__Extract to read__.
———

The heroin, opioid problem is devastating some parts of Mexico. Below is an excerpt from the linked Washington Post article:
Mexico provides more than 90 percent of America’s heroin, up from less than 10 percent in 2003, when Colombia was the main supplier. Poppy production has expanded by about 800 percent in a decade as U.S. demand has soared. The western state of Guerrero is the center of this business, producing more than half of Mexico’s opium poppies, the base ingredient for heroin. Guerrero also has become the most violent state in Mexico, with more than 2,200 killings last year.
I don’t know the total solution to this problem, but I know any fundamental solution has to include prevention and treatment. I hear a lot about law enforcement, but very little about treatment — however, I did see an AP article the other day about medication-assisted treatment (I don’t see nearly enough of these types of stories). But even proven treatment methods using medication that works is still controversial. Because addiction prevention and treatment haven’t been important enough to warrant the investment of resources, there’s no consistency in quality treatment and no consensus on best practices — there’s not even a good understanding of addiction itself.

———

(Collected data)
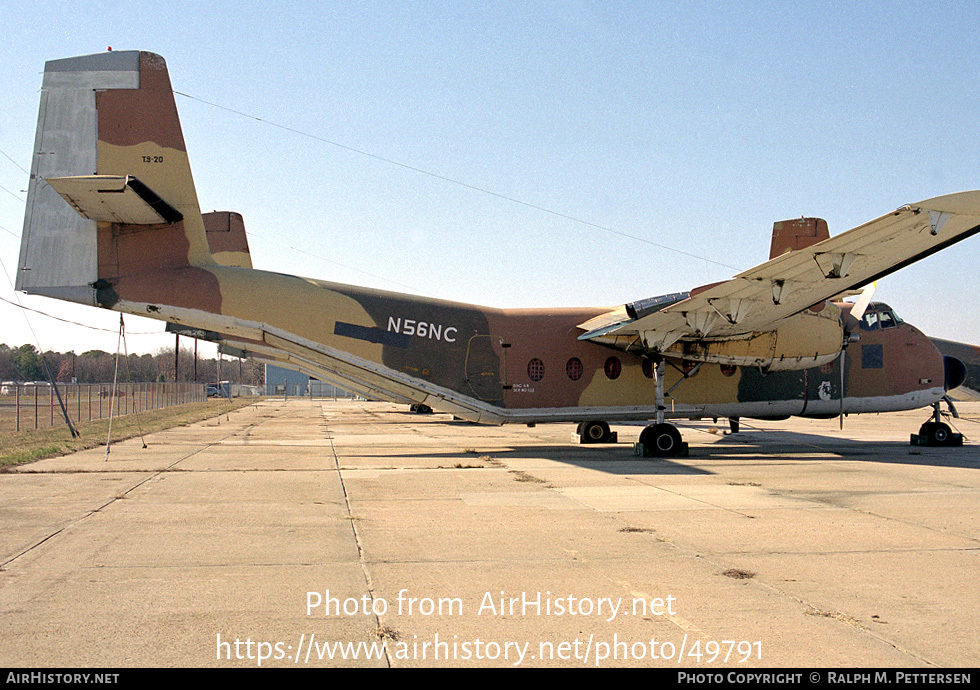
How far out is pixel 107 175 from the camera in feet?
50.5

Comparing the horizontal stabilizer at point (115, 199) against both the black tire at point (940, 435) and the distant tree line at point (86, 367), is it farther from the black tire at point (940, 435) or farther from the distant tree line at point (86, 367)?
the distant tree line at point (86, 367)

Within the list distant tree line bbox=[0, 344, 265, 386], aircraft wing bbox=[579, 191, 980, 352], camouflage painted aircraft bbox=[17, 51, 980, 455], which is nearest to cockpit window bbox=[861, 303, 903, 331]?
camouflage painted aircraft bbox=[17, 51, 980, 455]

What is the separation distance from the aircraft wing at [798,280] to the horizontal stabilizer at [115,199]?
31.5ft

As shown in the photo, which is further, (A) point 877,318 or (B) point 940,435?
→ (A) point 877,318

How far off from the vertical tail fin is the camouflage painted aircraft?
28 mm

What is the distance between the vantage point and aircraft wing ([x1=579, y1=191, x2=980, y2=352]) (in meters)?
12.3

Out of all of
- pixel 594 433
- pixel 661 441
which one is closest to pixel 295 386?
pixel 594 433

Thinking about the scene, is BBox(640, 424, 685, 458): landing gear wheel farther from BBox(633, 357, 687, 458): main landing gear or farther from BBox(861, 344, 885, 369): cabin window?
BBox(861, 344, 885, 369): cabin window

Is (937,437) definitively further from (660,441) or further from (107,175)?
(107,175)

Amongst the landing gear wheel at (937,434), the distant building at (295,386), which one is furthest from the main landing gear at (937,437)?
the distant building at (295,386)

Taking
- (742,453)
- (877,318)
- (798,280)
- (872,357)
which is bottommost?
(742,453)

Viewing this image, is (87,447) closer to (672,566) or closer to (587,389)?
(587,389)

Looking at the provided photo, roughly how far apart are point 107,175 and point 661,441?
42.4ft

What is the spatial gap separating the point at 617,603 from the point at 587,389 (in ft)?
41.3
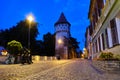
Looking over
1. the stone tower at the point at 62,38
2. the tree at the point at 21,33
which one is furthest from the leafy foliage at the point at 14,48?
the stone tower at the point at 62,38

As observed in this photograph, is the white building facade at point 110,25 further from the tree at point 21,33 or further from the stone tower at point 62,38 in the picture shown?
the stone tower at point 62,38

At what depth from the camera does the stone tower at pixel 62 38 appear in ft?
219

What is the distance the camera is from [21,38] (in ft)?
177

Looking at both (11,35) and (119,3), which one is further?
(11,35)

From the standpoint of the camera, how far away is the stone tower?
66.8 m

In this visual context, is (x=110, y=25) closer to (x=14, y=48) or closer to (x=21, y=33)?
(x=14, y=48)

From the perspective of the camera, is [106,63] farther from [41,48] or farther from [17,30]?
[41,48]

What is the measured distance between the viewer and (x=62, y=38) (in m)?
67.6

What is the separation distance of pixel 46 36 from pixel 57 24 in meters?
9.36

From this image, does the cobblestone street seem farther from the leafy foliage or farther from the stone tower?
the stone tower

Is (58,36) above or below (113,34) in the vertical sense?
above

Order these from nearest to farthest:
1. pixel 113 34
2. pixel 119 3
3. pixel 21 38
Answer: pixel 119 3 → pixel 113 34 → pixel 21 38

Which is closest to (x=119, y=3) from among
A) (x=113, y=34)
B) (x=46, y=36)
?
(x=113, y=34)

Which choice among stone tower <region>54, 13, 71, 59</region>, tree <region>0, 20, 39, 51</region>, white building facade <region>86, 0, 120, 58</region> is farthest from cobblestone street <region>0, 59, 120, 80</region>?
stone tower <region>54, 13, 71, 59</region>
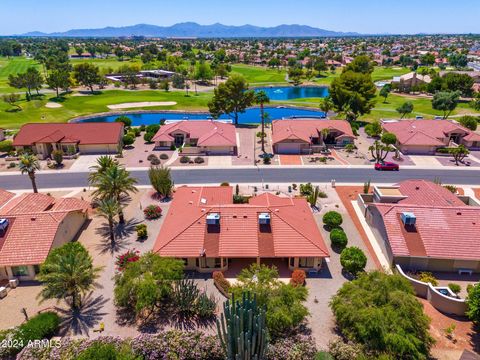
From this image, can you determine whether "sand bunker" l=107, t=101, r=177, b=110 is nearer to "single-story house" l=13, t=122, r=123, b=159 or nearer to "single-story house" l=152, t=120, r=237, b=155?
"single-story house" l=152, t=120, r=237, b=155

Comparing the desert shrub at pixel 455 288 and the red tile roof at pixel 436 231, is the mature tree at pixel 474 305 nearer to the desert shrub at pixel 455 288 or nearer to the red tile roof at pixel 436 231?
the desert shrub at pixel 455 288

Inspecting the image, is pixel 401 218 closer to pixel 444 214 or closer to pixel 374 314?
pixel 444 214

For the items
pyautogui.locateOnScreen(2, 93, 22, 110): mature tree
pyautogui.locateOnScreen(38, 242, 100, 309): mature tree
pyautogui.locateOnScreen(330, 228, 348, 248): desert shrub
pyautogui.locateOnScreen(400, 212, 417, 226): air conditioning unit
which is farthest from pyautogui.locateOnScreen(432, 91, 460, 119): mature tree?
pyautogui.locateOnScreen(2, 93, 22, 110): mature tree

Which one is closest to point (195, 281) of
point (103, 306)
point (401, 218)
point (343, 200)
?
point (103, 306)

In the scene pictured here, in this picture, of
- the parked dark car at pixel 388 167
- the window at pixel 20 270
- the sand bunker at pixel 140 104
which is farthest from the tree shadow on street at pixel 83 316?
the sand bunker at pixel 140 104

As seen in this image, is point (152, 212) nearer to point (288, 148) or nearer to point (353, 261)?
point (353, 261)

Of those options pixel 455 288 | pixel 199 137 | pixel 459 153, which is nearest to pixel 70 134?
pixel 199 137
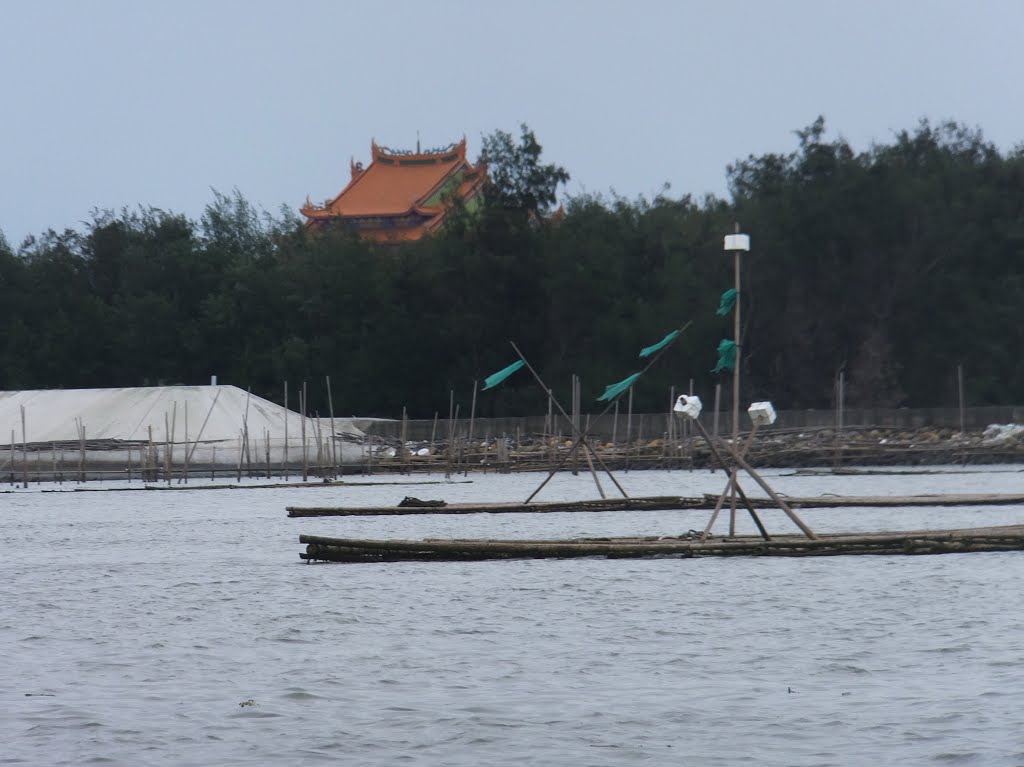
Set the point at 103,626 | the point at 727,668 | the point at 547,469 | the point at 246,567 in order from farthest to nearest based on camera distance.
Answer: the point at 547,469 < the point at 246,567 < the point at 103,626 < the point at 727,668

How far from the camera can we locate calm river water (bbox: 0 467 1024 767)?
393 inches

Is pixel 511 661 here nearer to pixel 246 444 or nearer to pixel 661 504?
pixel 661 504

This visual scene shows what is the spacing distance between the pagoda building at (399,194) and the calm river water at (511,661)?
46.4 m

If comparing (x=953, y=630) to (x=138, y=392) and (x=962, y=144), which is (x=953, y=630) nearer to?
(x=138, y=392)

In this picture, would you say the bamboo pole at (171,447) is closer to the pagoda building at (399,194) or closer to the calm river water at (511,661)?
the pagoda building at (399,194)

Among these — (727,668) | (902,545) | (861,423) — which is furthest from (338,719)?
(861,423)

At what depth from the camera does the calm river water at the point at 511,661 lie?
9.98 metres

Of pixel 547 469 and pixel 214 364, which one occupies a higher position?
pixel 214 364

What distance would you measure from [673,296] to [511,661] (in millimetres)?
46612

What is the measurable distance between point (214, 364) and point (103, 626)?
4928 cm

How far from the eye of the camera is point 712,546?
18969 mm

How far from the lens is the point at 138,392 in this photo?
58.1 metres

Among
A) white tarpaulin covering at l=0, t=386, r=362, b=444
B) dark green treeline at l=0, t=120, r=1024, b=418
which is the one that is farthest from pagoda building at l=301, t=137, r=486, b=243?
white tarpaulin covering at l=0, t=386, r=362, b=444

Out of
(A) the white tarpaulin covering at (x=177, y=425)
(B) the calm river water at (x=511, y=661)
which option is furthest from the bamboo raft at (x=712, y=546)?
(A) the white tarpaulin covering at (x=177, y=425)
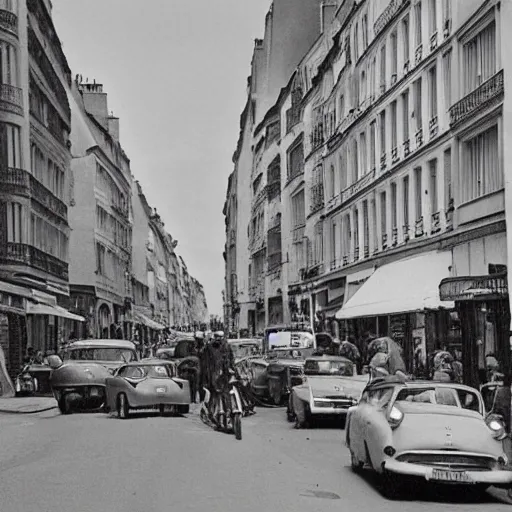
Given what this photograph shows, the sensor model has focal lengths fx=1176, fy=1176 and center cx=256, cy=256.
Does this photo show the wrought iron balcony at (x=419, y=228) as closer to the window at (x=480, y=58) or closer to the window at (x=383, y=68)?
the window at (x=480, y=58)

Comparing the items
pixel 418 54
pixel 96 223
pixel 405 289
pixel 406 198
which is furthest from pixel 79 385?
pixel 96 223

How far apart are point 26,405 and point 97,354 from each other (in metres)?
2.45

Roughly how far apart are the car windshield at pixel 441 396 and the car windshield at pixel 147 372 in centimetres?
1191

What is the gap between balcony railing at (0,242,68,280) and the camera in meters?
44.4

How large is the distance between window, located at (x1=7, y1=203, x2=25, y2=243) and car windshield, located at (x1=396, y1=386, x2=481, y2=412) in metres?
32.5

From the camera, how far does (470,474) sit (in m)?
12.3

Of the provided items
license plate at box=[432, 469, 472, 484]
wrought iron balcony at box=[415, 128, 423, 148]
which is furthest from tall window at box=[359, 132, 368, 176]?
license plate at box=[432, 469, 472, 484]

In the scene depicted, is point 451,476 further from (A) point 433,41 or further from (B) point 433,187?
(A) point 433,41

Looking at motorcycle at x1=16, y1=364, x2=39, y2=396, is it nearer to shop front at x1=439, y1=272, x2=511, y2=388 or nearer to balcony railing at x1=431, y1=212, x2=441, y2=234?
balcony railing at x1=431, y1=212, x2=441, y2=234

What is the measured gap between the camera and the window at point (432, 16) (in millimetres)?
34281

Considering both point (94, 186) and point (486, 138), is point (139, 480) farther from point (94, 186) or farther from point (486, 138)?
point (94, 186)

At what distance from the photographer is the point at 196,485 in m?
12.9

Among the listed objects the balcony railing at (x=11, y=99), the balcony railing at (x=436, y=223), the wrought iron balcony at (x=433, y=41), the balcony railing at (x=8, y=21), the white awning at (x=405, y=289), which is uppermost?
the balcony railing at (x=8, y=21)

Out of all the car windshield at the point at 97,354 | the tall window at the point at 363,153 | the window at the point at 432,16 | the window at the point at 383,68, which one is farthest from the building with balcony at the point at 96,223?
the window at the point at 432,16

———

__Parts of the exercise__.
**A.** In the heroin passage, how many killings did Guerrero have last year?
**B.** Echo the part of the heroin passage that opens with the words containing "I don’t know" and closes with "of addiction itself.".
**C.** Which figures does the heroin passage give as a percent?

__Answers by item number__.
**A.** More than 2,200.

**B.**
I don’t know the total solution to this problem, but I know any fundamental solution has to include prevention and treatment. I hear a lot about law enforcement, but very little about treatment — however, I did see an AP article the other day about medication-assisted treatment (I don’t see nearly enough of these types of stories). But even proven treatment methods using medication that works is still controversial. Because addiction prevention and treatment haven’t been important enough to warrant the investment of resources, there’s no consistency in quality treatment and no consensus on best practices — there’s not even a good understanding of addiction itself.

**C.**
- More than 90 percent
- Less than 10 percent
- About 800 percent